All nuisances may be abated by the mere act of any individual; but, in the case of the Crown, the more proper and decorous mode of proceeding is by information in a court of justice for ascertaining the right. This may be done by information in equity as well as at law; and the nuisance may be decreed to be abated.

In the case of a purpresture, the same mode of proceeding has been held proper. In case of a decree for the Crown, an inquiry is directed whether it be most beneficial for the Crown to abate the purpresture, or to suffer the erections to remain and be arrented. Where the purpresture is also a nuisance, the Crown has not this election; for it cannot sanction a nuisance.

Data records:
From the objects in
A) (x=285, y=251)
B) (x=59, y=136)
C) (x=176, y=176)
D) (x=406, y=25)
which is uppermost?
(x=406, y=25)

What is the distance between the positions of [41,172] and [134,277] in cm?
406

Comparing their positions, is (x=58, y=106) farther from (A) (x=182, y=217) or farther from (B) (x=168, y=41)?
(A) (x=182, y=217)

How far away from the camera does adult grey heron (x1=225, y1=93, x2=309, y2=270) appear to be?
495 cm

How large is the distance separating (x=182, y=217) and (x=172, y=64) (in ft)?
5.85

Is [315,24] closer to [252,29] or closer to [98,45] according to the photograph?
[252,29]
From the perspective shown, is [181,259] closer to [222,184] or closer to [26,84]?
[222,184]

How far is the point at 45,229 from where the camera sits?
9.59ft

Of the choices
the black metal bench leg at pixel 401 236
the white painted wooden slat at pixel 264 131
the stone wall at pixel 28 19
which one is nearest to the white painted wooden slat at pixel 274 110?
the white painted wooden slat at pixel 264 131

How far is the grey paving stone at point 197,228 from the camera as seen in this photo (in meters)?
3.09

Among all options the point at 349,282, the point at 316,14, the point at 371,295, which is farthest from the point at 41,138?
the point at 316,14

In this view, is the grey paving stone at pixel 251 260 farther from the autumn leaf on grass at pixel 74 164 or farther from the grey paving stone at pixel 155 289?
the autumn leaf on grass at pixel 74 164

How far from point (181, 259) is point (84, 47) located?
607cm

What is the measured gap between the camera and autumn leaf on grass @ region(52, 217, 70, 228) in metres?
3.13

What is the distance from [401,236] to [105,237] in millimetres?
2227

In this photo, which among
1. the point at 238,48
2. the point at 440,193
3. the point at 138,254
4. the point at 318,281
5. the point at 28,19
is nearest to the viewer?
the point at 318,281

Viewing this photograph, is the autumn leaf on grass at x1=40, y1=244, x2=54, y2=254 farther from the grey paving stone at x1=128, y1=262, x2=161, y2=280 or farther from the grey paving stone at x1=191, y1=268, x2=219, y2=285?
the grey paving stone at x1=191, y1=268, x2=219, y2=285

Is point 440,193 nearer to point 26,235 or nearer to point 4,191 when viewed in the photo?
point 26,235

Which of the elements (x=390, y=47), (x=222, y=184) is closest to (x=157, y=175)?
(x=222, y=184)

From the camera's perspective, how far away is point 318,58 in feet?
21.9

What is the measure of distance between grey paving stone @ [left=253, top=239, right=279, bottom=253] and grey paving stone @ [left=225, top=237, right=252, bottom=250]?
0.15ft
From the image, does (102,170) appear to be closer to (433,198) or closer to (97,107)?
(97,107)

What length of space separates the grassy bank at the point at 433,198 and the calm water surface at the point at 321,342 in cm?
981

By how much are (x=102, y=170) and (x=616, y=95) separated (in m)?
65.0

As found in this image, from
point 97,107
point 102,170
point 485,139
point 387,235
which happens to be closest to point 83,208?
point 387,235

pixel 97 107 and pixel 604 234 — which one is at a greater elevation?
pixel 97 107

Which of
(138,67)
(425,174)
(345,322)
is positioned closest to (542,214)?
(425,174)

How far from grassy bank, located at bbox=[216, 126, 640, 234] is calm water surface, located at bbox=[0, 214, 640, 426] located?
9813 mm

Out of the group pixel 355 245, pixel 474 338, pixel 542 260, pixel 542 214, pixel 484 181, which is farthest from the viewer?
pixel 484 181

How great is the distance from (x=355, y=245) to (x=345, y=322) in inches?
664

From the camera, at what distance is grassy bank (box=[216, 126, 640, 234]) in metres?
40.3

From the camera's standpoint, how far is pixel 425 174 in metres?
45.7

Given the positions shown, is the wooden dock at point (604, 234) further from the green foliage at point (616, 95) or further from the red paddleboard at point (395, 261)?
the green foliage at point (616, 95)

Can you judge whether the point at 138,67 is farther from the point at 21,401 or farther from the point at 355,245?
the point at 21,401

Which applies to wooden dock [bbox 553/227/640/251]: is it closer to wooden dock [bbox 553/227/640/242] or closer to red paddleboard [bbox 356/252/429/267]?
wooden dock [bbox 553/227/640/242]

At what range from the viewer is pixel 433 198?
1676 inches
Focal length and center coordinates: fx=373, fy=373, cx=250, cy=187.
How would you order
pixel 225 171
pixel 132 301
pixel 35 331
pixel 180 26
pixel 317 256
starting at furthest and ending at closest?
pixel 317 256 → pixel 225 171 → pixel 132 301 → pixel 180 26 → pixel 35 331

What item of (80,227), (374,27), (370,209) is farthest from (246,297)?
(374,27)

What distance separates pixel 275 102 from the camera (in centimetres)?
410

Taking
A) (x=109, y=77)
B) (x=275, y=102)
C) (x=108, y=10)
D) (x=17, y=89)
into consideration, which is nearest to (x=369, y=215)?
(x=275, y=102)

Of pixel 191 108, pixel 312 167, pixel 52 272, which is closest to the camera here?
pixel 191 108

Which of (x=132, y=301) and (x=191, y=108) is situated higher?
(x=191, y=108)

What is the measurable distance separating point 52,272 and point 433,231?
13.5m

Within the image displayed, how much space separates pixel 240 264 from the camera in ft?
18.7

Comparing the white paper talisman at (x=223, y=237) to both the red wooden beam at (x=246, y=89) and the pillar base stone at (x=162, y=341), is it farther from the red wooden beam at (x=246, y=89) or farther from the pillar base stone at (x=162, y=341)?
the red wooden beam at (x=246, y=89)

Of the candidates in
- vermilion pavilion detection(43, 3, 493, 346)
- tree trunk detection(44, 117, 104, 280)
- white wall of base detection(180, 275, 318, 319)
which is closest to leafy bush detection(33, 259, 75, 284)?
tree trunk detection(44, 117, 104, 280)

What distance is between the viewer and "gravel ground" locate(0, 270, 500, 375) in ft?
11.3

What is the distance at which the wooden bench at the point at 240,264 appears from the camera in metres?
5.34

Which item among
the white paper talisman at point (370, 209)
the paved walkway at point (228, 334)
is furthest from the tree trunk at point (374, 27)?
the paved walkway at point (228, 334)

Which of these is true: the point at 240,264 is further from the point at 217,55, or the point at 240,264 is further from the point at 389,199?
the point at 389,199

| TASK DESCRIPTION |
From the passage on abating nuisances and purprestures, extract the part that begins at the words "In the case of a" and stops after the words "sanction a nuisance.".

| WORKED ANSWER |
In the case of a purpresture, the same mode of proceeding has been held proper. In case of a decree for the Crown, an inquiry is directed whether it be most beneficial for the Crown to abate the purpresture, or to suffer the erections to remain and be arrented. Where the purpresture is also a nuisance, the Crown has not this election; for it cannot sanction a nuisance.